Researchers at the Paul Scherrer Institute (PSI), Italy and the Italian Institute of Technology (IIT) have developed a novel substance that disables a protein in the cell skeleton, leading to cell death. In this way, substances of this type can prevent, for example, the growth of tumours. To accomplish this, the researchers combined a structural biological method with the computational design of active agents. The study was recently published in Angewandte Chemie International Edition.

Active agents that attach to the cell skeleton are among the most effective drugs against cancer. They block tubulin, and thus prevent cell division in tumours. PSI researchers, in collaboration with the Italian Institute of Technology in Genoa, have now developed another potent substance that disables tubulin, which they have dubbed ‘Todalam’.

“Todalam prevents tubulin from arranging itself in the form of microtubule filaments,” explained first author Tobias Mühlethaler. “The protein remains as if frozen in a structure that does not fit into microtubules.”

There are typically two different approaches for developing new drugs: Researchers can test an enormous number of molecules to find those which look promising, or they can specifically design chemical molecules that achieve the desired effect. The PSI and IIT researchers chose the second path, which is often more difficult.

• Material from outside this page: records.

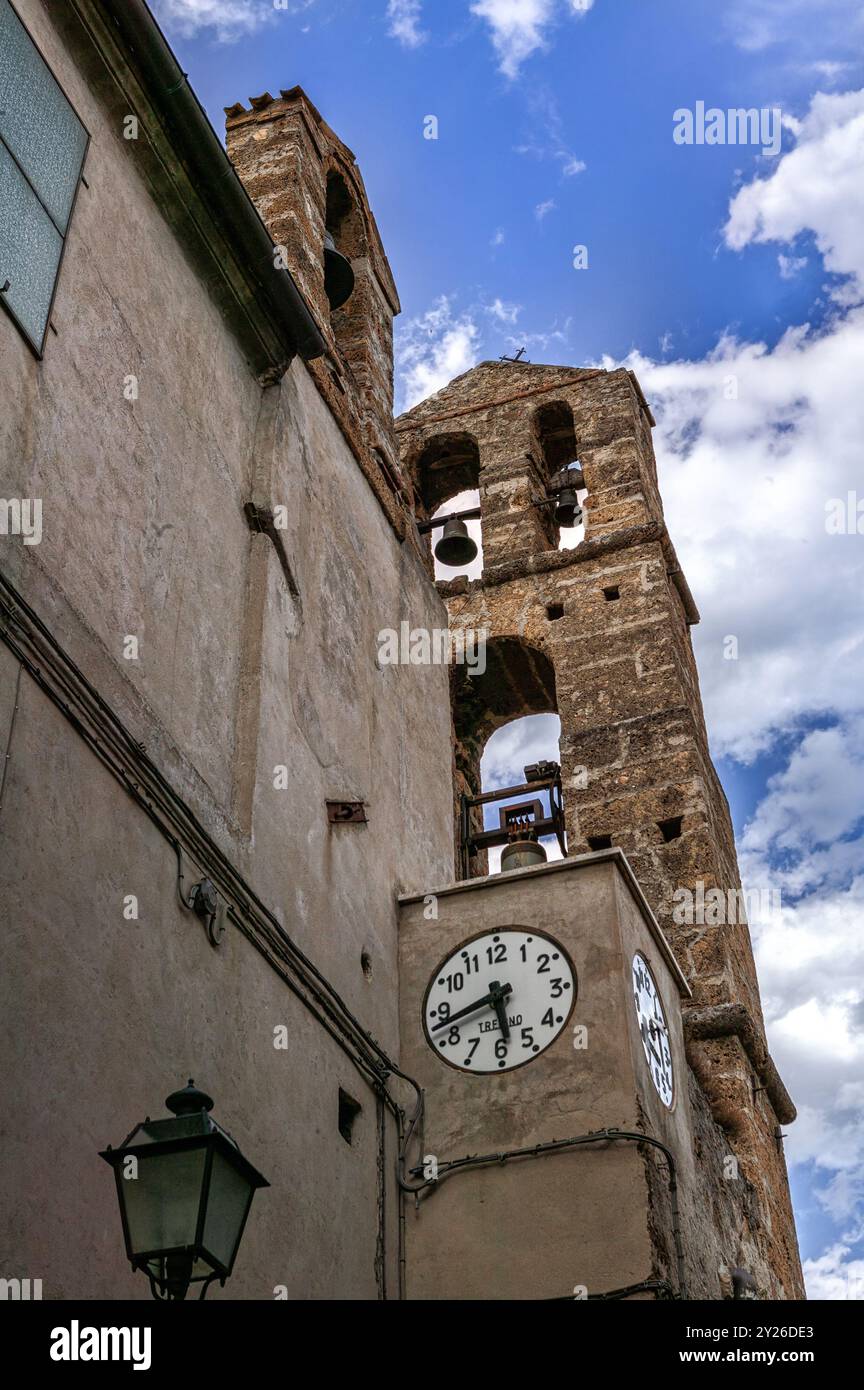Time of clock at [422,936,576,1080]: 5:42
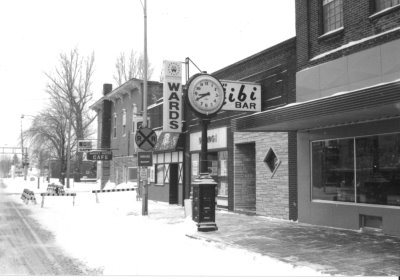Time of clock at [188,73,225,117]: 8:40
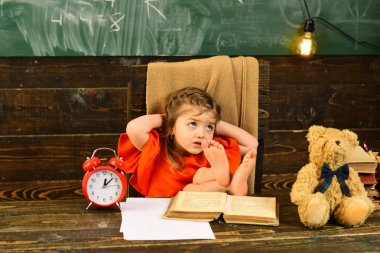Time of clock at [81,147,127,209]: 12:07
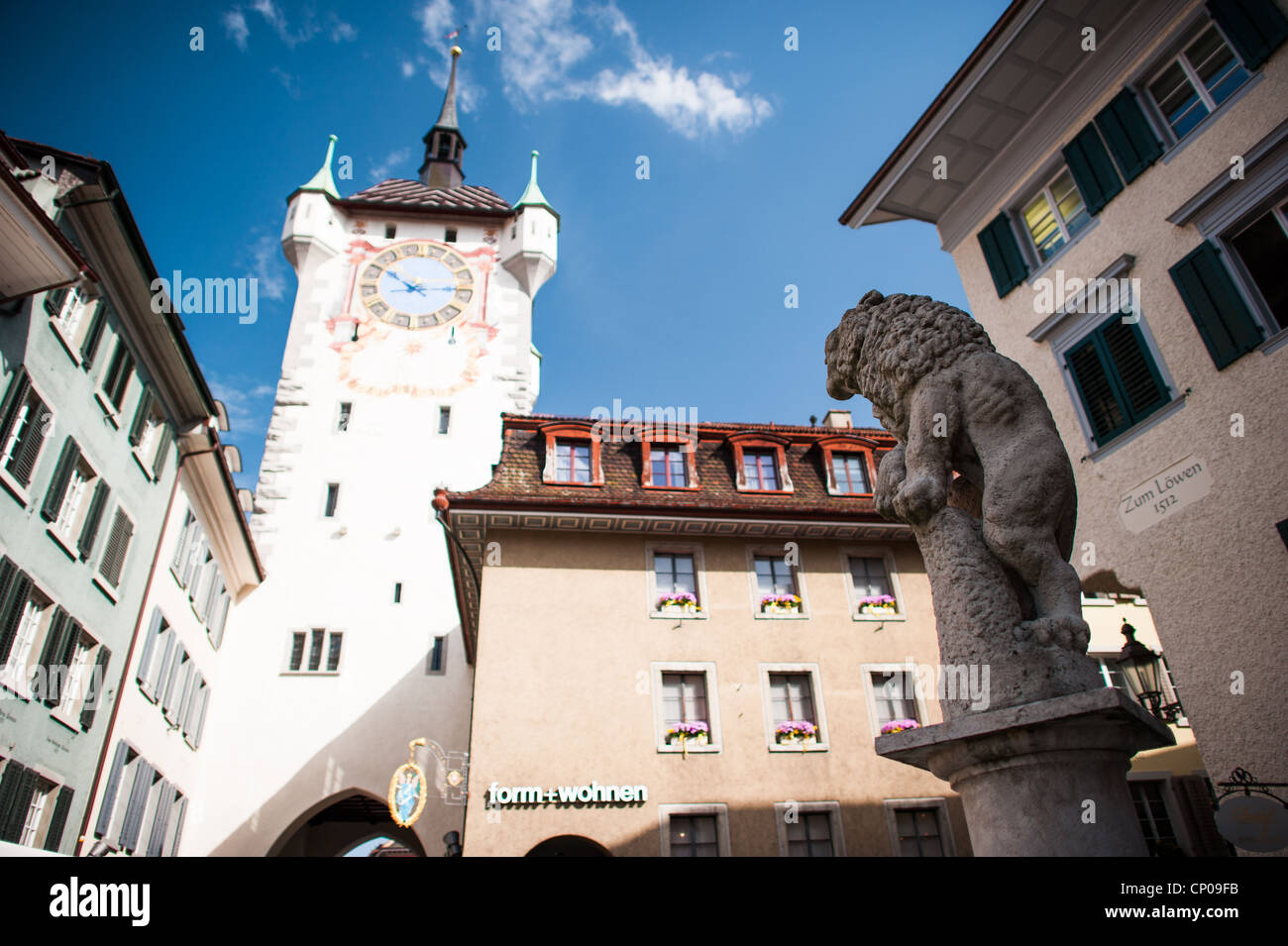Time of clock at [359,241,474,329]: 10:14
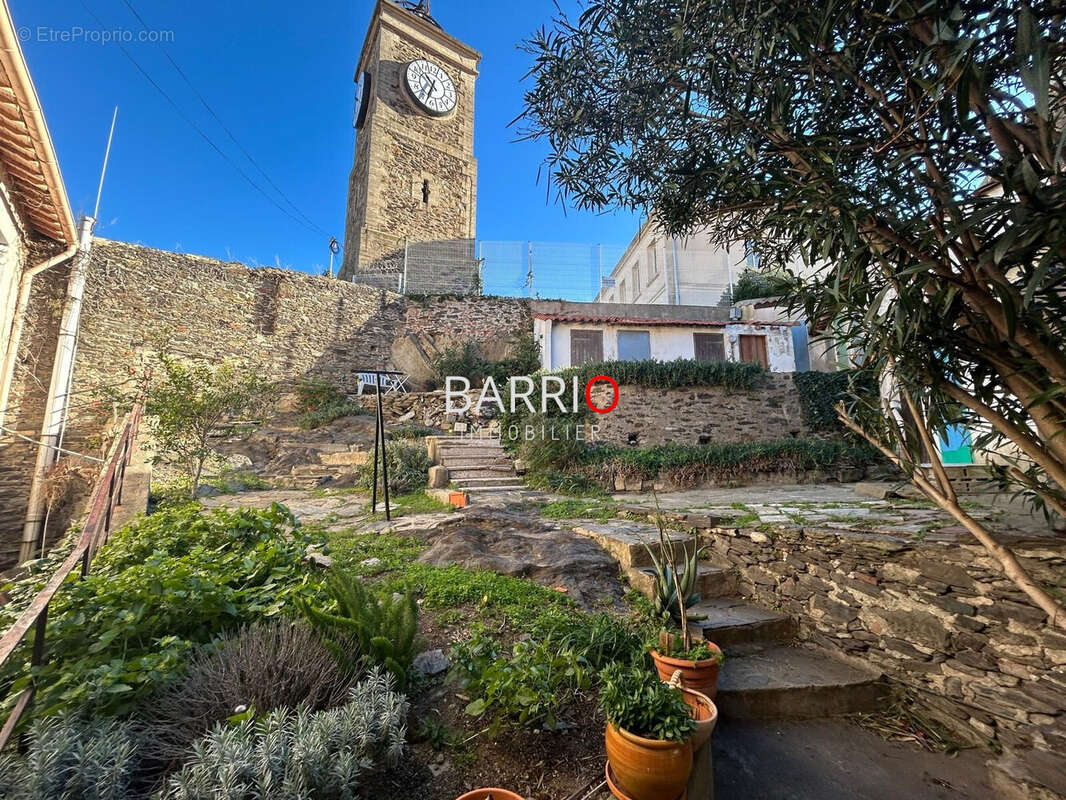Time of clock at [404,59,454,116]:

In doing this, they were able to build on their own research in which they had already located places in tubulin where molecules can dock especially well. These are the so-called binding pockets, of which they found 27. In addition, the researchers identified 56 fragments that bind to these sites.

In the current study based on this prior work, the researchers initially selected a newly discovered binding pocket on tubulin. They used computational design to combine the structures of three molecular fragments, which preferentially dock at this point, into a single chemical compound, and then they synthesised it in the laboratory. “By combining the three fragments into one molecule, we hoped to enhance the effect, since the new molecule fills the binding pocket better,” said Michel Steinmetz, Head of the Laboratory of Biomolecular Research at PSI.

Using measurements at the Swiss Light Source SLS, the researchers checked to see how well the molecule fits into the binding pocket. In two further cycles, they improved the substance until they arrived at Todalam.

In cell cultures, the researchers demonstrated that Todalam kills cells. “The better a substance binds to a critical site in tubulin, the more toxic it is for the cells,” Steinmetz explained, making Todalam a promising starting point for developing a drug.

The cytoskeletal inhibitors currently in clinical use are natural substances with large, complex structures and are therefore difficult to synthesise. The newly developed compound Todalam, on the other hand, can be produced in a simple chemical synthesis in the laboratory. “That also means that the compound could be produced in large quantities relatively easily,” Steinmetz stressed.